A US federal court has dismissed antitrust complaints from the Federal Trade Commission (FTC) as well as numerous states against Facebook, quashing a major bid to force the social media giant to sell subsidiaries Instagram and WhatsApp.
Unsurprisingly, the court’s decision moved the markets. The price of Facebook’s shares rose by over 4% after the ruling, pushing the company’s total value over US$1 trillion (~RM4.15 trillion) for the first time, Reuters reported.
The judge who presided over the case ruled that the FTC failed to prove that Facebook had monopoly power in the US social networking market. He further dismissed a lawsuit initiated by many US states because they took too long to challenge the company’s acquisitions of Instagram and WhatsApp in 2012 and 2014 respectively.

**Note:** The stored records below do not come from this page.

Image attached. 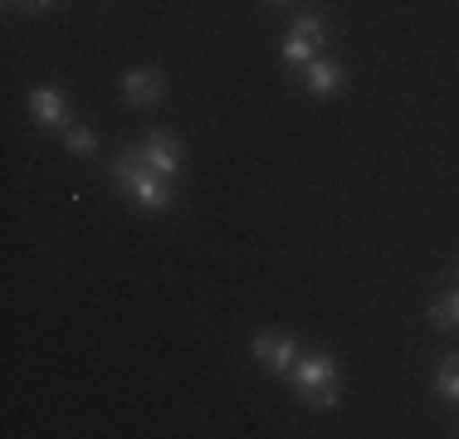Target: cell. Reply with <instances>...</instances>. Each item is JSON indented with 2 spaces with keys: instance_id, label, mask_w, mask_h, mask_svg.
Returning <instances> with one entry per match:
<instances>
[{
  "instance_id": "7c38bea8",
  "label": "cell",
  "mask_w": 459,
  "mask_h": 439,
  "mask_svg": "<svg viewBox=\"0 0 459 439\" xmlns=\"http://www.w3.org/2000/svg\"><path fill=\"white\" fill-rule=\"evenodd\" d=\"M293 395H299L308 410H333V405H342V386H337V381L333 386H313V391H293Z\"/></svg>"
},
{
  "instance_id": "7a4b0ae2",
  "label": "cell",
  "mask_w": 459,
  "mask_h": 439,
  "mask_svg": "<svg viewBox=\"0 0 459 439\" xmlns=\"http://www.w3.org/2000/svg\"><path fill=\"white\" fill-rule=\"evenodd\" d=\"M323 39H327V20L318 15V10H303V15L289 25V35H283V64L303 69L308 59H318Z\"/></svg>"
},
{
  "instance_id": "8992f818",
  "label": "cell",
  "mask_w": 459,
  "mask_h": 439,
  "mask_svg": "<svg viewBox=\"0 0 459 439\" xmlns=\"http://www.w3.org/2000/svg\"><path fill=\"white\" fill-rule=\"evenodd\" d=\"M303 88L313 98H337V93H347V69L337 59H308L303 64Z\"/></svg>"
},
{
  "instance_id": "9a60e30c",
  "label": "cell",
  "mask_w": 459,
  "mask_h": 439,
  "mask_svg": "<svg viewBox=\"0 0 459 439\" xmlns=\"http://www.w3.org/2000/svg\"><path fill=\"white\" fill-rule=\"evenodd\" d=\"M274 5H283V0H274Z\"/></svg>"
},
{
  "instance_id": "ba28073f",
  "label": "cell",
  "mask_w": 459,
  "mask_h": 439,
  "mask_svg": "<svg viewBox=\"0 0 459 439\" xmlns=\"http://www.w3.org/2000/svg\"><path fill=\"white\" fill-rule=\"evenodd\" d=\"M293 391H313V386H333L337 381V361L327 357V351H303L299 361H293Z\"/></svg>"
},
{
  "instance_id": "30bf717a",
  "label": "cell",
  "mask_w": 459,
  "mask_h": 439,
  "mask_svg": "<svg viewBox=\"0 0 459 439\" xmlns=\"http://www.w3.org/2000/svg\"><path fill=\"white\" fill-rule=\"evenodd\" d=\"M430 327L435 332H459V288L430 303Z\"/></svg>"
},
{
  "instance_id": "5b68a950",
  "label": "cell",
  "mask_w": 459,
  "mask_h": 439,
  "mask_svg": "<svg viewBox=\"0 0 459 439\" xmlns=\"http://www.w3.org/2000/svg\"><path fill=\"white\" fill-rule=\"evenodd\" d=\"M25 108H30V117H35L45 132H64L74 123V117H69V98H64L59 88H30Z\"/></svg>"
},
{
  "instance_id": "6da1fadb",
  "label": "cell",
  "mask_w": 459,
  "mask_h": 439,
  "mask_svg": "<svg viewBox=\"0 0 459 439\" xmlns=\"http://www.w3.org/2000/svg\"><path fill=\"white\" fill-rule=\"evenodd\" d=\"M113 181L123 185L127 195H133V205L137 211H147V215H161V211H171V181L161 171H152L147 161L137 157V147H127L123 157L113 161Z\"/></svg>"
},
{
  "instance_id": "9c48e42d",
  "label": "cell",
  "mask_w": 459,
  "mask_h": 439,
  "mask_svg": "<svg viewBox=\"0 0 459 439\" xmlns=\"http://www.w3.org/2000/svg\"><path fill=\"white\" fill-rule=\"evenodd\" d=\"M59 137H64V147H69V157H79V161H93L98 157V137L83 123H69Z\"/></svg>"
},
{
  "instance_id": "277c9868",
  "label": "cell",
  "mask_w": 459,
  "mask_h": 439,
  "mask_svg": "<svg viewBox=\"0 0 459 439\" xmlns=\"http://www.w3.org/2000/svg\"><path fill=\"white\" fill-rule=\"evenodd\" d=\"M137 157L147 161L152 171H161L167 181H177V176H181V161H186V147L171 137V132H157V127H152L147 137L137 142Z\"/></svg>"
},
{
  "instance_id": "5bb4252c",
  "label": "cell",
  "mask_w": 459,
  "mask_h": 439,
  "mask_svg": "<svg viewBox=\"0 0 459 439\" xmlns=\"http://www.w3.org/2000/svg\"><path fill=\"white\" fill-rule=\"evenodd\" d=\"M455 283H459V259H455Z\"/></svg>"
},
{
  "instance_id": "3957f363",
  "label": "cell",
  "mask_w": 459,
  "mask_h": 439,
  "mask_svg": "<svg viewBox=\"0 0 459 439\" xmlns=\"http://www.w3.org/2000/svg\"><path fill=\"white\" fill-rule=\"evenodd\" d=\"M249 357H255L264 371H274V376H289L293 361L303 357V347L293 342L289 332H255L249 337Z\"/></svg>"
},
{
  "instance_id": "8fae6325",
  "label": "cell",
  "mask_w": 459,
  "mask_h": 439,
  "mask_svg": "<svg viewBox=\"0 0 459 439\" xmlns=\"http://www.w3.org/2000/svg\"><path fill=\"white\" fill-rule=\"evenodd\" d=\"M435 391H440V400L459 405V357L440 361V371H435Z\"/></svg>"
},
{
  "instance_id": "52a82bcc",
  "label": "cell",
  "mask_w": 459,
  "mask_h": 439,
  "mask_svg": "<svg viewBox=\"0 0 459 439\" xmlns=\"http://www.w3.org/2000/svg\"><path fill=\"white\" fill-rule=\"evenodd\" d=\"M161 93H167L161 69H127L123 73V103L127 108H152V103H161Z\"/></svg>"
},
{
  "instance_id": "4fadbf2b",
  "label": "cell",
  "mask_w": 459,
  "mask_h": 439,
  "mask_svg": "<svg viewBox=\"0 0 459 439\" xmlns=\"http://www.w3.org/2000/svg\"><path fill=\"white\" fill-rule=\"evenodd\" d=\"M10 5H20V10H35V15H39V10H49L54 0H10Z\"/></svg>"
}]
</instances>
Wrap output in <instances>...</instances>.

The FTC should do everything it can to pursue its case against Facebook. But the ruling shows why our antitrust laws need to be updated after years of bad precedent. We can’t meet the challenges of the modern digital economy with pared down agencies & limited legal tools.
— Amy Klobuchar (@amyklobuchar) June 28, 2021
“We are pleased that today’s decisions recognise the defects in the government complaints filed against Facebook,” said a Facebook spokesperson.
The FTC, which enforces US antitrust law, and a large group of US states sued Facebook last year for stifling market competition by acquiring its rivals like Instagram and WhatsApp.
Like other US tech giants, Facebook has come under increasing global scrutiny over its size and influence. Some American lawmakers want it to be broken up. In Germany, regulators are looking into whether the tech giant is strangling market competition – Apple, Amazon, and Google are also being probed over the same issue.